In most listening environments, a mixture of sounds reaches our ears. For example, at a crowded party there are many competing voices and other interfering noises, such as music. Similarly, the sound of an orchestra consists of a number of melodic lines that are played by a variety of instruments. Nonetheless, we are able to attend to a particular voice or a particular musical instrument in these situations. How does the ear achieve this apparently effortless segregation of concurrent sounds?

This phenomenon was noted by E. C. Cherry in 1953, who called it the `cocktail party problem'. Since then, the perceptual segregation of concurrent sounds has been the subject of extensive psychological research. In 1990, an influential account of this work was published by Albert Bregman of McGill University, Montreal. In his book, Bregman contends that the mixture of sounds reaching the ears is subjected to a two-stage auditory scene analysis (ASA). In the first stage, the acoustic signal is decomposed into a number of `sensory elements'. Subsequently, elements that are likely to have originated from the same environmental source are grouped into perceptual structures that can be interpreted by higher-level processes (such as those involved in speech understanding).

The Speech and Hearing Research Group at Sheffield was one of the first to investigate ASA from a computer modelling perspective and has been instrumental in establishing the field of computational auditory scene analysis (CASA). Computer modelling studies have intrinsic scientific merits, in that they help to clarify the information-processing problems involved in auditory perception. Additionally, CASA has a number of practical applications. The performance of automatic speech recognition systems is currently rather poor in the presence of background noise, yet human listeners are quite capable of following a conversation in a noisy environment. This suggests that models of auditory processing could provide a robust front-end for automatic speech recognition systems. Similarly, some human listeners with abnormal hearing have difficulty in understanding speech in noisy environments. These listeners may be helped by an `intelligent' hearing aid that can attenuate noises, echoes and the sounds of competing talkers, while amplifying a target voice.

Auditory scene analysis

Bregman makes a distinction between two type of auditory grouping; namely primitive grouping and schema-driven grouping. Primitive grouping is driven by the incoming acoustic data, and is probably innate. In contrast, schema-driven grouping employs the knowledge of familiar patterns and concepts that have been acquired through experience of acoustic environments.

To-do list:
**1.** Condense the paragraph of the auditory scene analysis passage that begins "This phenomenon was noted" into a short bulleted list that keeps its main facts.
**2.** Reproduce the part of the auditory scene analysis passage that opens with "In most listening" and closes with "of concurrent sounds?", substituting "busy restaurant" for "crowded party".

Information provided:
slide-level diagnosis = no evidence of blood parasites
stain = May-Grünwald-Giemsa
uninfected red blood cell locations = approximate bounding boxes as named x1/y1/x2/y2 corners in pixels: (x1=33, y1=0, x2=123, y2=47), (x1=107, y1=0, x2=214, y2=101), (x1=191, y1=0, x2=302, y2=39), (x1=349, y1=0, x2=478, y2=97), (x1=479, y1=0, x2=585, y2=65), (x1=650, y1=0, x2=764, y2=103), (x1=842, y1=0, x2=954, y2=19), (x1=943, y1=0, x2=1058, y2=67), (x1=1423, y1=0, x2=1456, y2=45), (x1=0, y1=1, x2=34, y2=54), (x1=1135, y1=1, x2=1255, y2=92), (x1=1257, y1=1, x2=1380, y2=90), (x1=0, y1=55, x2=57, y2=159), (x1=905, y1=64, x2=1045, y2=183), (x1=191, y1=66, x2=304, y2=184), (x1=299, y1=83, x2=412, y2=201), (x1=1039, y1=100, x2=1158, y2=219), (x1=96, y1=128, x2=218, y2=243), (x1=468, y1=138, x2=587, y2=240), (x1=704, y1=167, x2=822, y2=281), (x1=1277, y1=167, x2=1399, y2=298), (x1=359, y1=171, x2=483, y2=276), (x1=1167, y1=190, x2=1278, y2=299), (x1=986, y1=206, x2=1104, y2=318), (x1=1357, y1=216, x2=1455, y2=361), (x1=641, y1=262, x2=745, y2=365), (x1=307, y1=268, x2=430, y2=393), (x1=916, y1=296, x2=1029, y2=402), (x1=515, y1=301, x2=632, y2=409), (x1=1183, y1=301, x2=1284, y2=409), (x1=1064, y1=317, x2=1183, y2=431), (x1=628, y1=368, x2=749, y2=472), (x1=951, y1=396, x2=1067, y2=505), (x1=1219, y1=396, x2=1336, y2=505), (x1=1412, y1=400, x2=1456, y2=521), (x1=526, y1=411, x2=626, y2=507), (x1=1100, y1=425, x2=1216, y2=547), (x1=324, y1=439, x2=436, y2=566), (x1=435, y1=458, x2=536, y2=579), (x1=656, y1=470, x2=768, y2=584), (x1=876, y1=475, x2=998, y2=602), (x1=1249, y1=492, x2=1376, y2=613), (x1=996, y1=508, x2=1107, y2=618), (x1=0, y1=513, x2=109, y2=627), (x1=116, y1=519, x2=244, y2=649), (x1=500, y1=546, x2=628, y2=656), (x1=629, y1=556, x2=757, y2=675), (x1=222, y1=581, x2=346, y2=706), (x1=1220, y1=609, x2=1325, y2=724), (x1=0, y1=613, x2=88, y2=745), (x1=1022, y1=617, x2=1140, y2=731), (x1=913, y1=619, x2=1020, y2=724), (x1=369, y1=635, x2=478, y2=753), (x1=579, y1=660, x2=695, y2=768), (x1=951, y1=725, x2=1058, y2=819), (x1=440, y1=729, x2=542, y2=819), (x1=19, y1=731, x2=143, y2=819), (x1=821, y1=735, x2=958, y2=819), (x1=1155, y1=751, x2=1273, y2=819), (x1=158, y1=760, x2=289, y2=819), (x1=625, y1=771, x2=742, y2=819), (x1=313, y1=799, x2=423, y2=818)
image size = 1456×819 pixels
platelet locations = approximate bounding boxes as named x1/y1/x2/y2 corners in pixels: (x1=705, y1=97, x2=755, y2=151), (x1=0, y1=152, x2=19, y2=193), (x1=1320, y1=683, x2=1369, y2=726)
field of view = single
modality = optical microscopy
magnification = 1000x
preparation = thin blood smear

Exercise results:
**1.**
- E. C. Cherry noted the phenomenon in 1953 and called it the "cocktail party problem."
- Since then, psychologists have studied the perceptual segregation of concurrent sounds extensively.
- In 1990, Albert Bregman of McGill University, Montreal, published an influential account of this work.
- Bregman argues that the mixture of sounds reaching the ears undergoes a two-stage auditory scene analysis (ASA):
  - First, the acoustic signal is broken down into "sensory elements."
  - Next, elements likely to come from the same environmental source are grouped into perceptual structures. Higher-level processes, such as speech understanding, can then interpret these structures.

**2.**
In most listening environments, a mixture of sounds reaches our ears. For example, at a busy restaurant there are many competing voices and other interfering noises, such as music. Similarly, the sound of an orchestra consists of a number of melodic lines that are played by a variety of instruments. Nonetheless, we are able to attend to a particular voice or a particular musical instrument in these situations. How does the ear achieve this apparently effortless segregation of concurrent sounds?